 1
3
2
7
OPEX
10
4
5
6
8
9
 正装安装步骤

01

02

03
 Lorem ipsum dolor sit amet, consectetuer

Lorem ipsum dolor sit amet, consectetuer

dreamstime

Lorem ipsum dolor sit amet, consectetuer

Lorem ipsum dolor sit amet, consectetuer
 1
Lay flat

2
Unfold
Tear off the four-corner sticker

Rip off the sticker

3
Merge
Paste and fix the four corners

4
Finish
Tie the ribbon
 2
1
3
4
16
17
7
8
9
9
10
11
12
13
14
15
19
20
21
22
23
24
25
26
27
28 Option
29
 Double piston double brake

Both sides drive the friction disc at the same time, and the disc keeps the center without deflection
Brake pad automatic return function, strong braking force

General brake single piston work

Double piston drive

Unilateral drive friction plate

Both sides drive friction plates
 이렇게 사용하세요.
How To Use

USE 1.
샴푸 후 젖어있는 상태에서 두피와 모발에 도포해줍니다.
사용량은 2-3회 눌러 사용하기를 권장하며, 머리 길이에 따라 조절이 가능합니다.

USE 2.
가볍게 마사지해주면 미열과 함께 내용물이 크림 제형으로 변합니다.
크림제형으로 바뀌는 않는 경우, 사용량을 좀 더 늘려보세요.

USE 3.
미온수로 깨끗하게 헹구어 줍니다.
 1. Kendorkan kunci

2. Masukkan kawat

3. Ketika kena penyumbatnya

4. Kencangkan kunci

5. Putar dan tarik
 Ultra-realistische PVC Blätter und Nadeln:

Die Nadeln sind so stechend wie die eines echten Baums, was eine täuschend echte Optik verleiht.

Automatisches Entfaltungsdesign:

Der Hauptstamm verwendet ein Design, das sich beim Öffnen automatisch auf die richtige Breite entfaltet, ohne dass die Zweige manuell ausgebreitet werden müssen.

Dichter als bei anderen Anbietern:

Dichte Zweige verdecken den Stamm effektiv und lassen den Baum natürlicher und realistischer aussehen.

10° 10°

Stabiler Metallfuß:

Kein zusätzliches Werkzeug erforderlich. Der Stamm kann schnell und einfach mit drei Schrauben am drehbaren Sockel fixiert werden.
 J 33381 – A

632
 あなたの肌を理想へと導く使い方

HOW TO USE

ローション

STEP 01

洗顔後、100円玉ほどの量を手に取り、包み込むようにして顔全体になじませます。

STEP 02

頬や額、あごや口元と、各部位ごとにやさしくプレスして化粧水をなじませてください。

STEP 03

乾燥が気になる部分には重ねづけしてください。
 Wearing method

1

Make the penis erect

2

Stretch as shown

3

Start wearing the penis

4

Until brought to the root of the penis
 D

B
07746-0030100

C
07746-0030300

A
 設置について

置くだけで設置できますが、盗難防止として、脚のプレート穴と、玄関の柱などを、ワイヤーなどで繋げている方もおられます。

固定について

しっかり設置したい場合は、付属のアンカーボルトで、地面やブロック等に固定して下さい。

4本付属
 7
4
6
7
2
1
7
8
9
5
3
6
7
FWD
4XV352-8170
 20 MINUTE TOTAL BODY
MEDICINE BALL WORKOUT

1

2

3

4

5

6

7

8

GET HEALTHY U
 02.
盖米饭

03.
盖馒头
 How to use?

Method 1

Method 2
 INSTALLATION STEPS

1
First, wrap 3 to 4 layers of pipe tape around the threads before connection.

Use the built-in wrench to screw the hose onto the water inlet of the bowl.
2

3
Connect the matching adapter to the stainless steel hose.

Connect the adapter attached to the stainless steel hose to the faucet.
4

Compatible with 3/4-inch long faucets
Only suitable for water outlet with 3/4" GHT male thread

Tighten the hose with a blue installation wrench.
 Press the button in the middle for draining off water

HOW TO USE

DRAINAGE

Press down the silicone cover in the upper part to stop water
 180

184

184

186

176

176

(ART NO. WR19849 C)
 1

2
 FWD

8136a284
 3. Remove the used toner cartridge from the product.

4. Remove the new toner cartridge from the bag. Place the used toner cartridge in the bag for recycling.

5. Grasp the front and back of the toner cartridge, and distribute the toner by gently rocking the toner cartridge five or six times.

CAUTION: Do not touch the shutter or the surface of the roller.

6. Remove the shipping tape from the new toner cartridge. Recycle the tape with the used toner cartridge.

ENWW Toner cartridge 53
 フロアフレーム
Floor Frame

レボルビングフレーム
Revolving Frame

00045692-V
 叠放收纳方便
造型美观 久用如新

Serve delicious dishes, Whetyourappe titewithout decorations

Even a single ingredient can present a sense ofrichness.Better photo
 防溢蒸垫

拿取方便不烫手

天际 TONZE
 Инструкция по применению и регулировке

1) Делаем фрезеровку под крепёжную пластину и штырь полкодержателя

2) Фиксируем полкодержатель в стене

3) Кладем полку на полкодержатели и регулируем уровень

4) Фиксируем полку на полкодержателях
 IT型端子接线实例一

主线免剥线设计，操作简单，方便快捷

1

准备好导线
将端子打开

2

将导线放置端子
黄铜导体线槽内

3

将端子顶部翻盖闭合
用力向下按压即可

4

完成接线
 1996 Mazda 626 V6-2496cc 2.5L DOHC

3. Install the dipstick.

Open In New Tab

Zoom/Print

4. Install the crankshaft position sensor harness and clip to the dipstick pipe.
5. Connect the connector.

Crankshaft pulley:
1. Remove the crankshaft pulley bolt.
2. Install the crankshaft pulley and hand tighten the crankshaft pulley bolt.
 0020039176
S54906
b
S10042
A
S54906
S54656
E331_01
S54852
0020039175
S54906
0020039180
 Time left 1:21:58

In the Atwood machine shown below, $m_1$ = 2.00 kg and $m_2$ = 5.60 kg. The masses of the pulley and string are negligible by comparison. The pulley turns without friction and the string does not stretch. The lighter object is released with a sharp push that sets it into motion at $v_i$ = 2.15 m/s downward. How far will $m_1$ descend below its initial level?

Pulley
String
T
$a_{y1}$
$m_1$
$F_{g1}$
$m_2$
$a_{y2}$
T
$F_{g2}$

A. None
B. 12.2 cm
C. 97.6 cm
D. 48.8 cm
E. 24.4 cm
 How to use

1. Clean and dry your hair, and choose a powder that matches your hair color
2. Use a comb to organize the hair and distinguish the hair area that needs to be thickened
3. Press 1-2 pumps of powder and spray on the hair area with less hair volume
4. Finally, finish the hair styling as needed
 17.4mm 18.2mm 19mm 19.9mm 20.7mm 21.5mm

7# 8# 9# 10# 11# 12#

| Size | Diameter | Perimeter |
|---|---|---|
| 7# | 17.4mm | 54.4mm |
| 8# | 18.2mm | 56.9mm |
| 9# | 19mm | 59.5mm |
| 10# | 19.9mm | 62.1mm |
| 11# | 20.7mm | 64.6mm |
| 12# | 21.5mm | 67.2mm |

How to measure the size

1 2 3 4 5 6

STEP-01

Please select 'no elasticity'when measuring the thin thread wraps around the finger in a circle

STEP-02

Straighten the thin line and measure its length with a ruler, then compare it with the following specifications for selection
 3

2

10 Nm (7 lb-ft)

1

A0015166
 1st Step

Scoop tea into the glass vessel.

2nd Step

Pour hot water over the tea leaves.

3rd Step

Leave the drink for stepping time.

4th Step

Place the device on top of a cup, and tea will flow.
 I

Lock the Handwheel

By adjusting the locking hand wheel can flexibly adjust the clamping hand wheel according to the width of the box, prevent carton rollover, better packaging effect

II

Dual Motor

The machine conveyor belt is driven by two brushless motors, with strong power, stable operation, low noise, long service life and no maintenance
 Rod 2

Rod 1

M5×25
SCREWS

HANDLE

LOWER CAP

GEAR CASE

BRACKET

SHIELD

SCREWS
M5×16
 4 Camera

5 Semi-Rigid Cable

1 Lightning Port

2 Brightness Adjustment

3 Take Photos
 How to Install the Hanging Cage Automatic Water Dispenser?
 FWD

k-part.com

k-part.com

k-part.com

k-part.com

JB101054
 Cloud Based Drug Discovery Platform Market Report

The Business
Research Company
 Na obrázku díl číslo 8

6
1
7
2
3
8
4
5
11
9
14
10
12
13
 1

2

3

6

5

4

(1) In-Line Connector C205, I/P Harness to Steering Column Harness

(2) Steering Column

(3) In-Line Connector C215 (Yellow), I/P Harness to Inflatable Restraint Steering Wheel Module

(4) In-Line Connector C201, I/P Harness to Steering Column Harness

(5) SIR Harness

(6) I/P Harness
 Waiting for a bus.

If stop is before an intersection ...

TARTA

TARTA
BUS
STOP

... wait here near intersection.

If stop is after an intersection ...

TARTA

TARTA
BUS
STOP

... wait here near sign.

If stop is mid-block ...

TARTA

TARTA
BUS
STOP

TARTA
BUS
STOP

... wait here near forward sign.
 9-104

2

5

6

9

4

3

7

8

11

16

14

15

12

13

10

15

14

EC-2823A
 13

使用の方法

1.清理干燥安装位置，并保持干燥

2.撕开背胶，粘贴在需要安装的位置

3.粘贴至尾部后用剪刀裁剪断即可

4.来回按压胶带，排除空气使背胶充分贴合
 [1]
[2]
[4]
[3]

===============

Work instructions: Wherever a line of the listing above contains the string "into", copy that line.

Solution for this exercise:
In the Atwood machine shown below, $m_1$ = 2.00 kg and $m_2$ = 5.60 kg. The masses of the pulley and string are negligible by comparison. The pulley turns without friction and the string does not stretch. The lighter object is released with a sharp push that sets it into motion at $v_i$ = 2.15 m/s downward. How far will $m_1$ descend below its initial level?
Scoop tea into the glass vessel.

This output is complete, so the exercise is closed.